Pour l’Europe, Turkstream est problématique par la possible dépendance qu’il pourrait générer à l’égard de deux puissances rivales : la Russie et la Turquie. En raison de son potentiel d’approvisionnement gazier il peut prendre une place considérable dans le mix énergétique de certains pays (au-delà de la seule Serbie) si aucune alternative n’est envisagée par les bénéficiaires. Ces bénéficiaires sont des membres actuels ou futurs de l’UE. Ainsi, s’ils sont fragilisés, toute l’Union le sera à l’image de ce qui se passa lors des crises ukrainiennes. Mais au-delà du risque imputable à la seule Russie, le fait que le gazoduc passe par la Turquie est également problématique. Le vecteur turc pourrait être défaillant et mettre à mal l’approvisionnement gazier de l’Europe balkanique d’une part par ses différends propres avec la Russie. Cette défaillance pourrait venir des tensions russo-turques mais aussi d’un « chantage au gaz » à l’image de la politique turque vis-à-vis des migrants. Compte-tenu des provocations du président turc et des fortes tensions avec la Grèce ou la France, ces hypothèses doivent être sérieusement pris en compte.
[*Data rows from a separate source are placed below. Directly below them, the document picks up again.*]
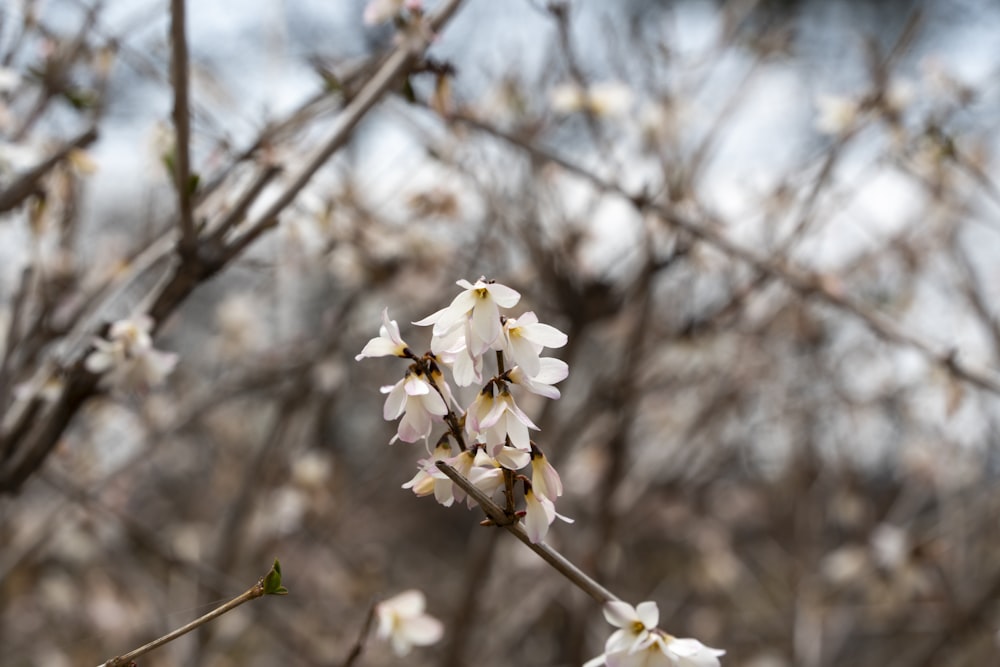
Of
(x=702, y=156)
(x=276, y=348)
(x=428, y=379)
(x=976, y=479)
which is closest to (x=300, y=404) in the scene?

Cérémonie d’inauguration de Turkish Stream début 2020

Troisième objectif: maintenir la pression sur l’UE dans le processus de candidature

L’UE bien qu’elle ait gagné la bataille South Stream semble avoir perdu sur le dossier Turkstream. Cependant est-ce que tout est joué pour les intérêts européens dans la région?

Considérant que la Serbie se prétend l’héritières de la Yougoslavie, la mémoire de Tito sur le non-alignement reste prégnante. Ainsi, l’hypothèse d’une sécurité énergétique fondée uniquement sur du gaz importé depuis la Russie est à écarter. De surcroît le fait que le gaz passe par la Turquie conforte une probable méfiance de Belgrade. Dès lors, l’UE n’a pas complètement perdu le marché balkanique. Pour l’emporter deux éléments seront déterminants d’abord la volonté serbe de rejoindre l’Union. Ensuite la crédibilité de notre production énergétique et sa stabilité. 

Des choix politiques discutables et une gestion tout aussi critiquable des moyens de production européens mettent à mal notre crédibilité. A titre d’exemple les deux moteurs de l’Europe que sont la France et l’Allemagne prévoient pour l’un des coupures d’électricité et pour l’autre de rouvrir des centrales à charbon. Dès lors, le pragmatisme doit à nouveau l’emporter sur une certaine idéologie. « On ne fait pas de politique autrement que sur des réalités », aujourd’hui les seules énergies renouvelables ne permettent pas de garantir en permanence nos besoins énergétiques. Si l’on souhaite garder pied dans la bataille énergétique, préserver notre indépendance en ce domaine et respecter nos engagements climatiques nous devons utiliser la technologie décarbonnée que nous avons : le nucléaire.

En continuant à participer au programme Turkish Stream, la Serbie ménage habilement ses intérêts au confluent de l’inscription dans l’espace européen, de l’appartenance au monde slave et de son voisinage avec la Turquie.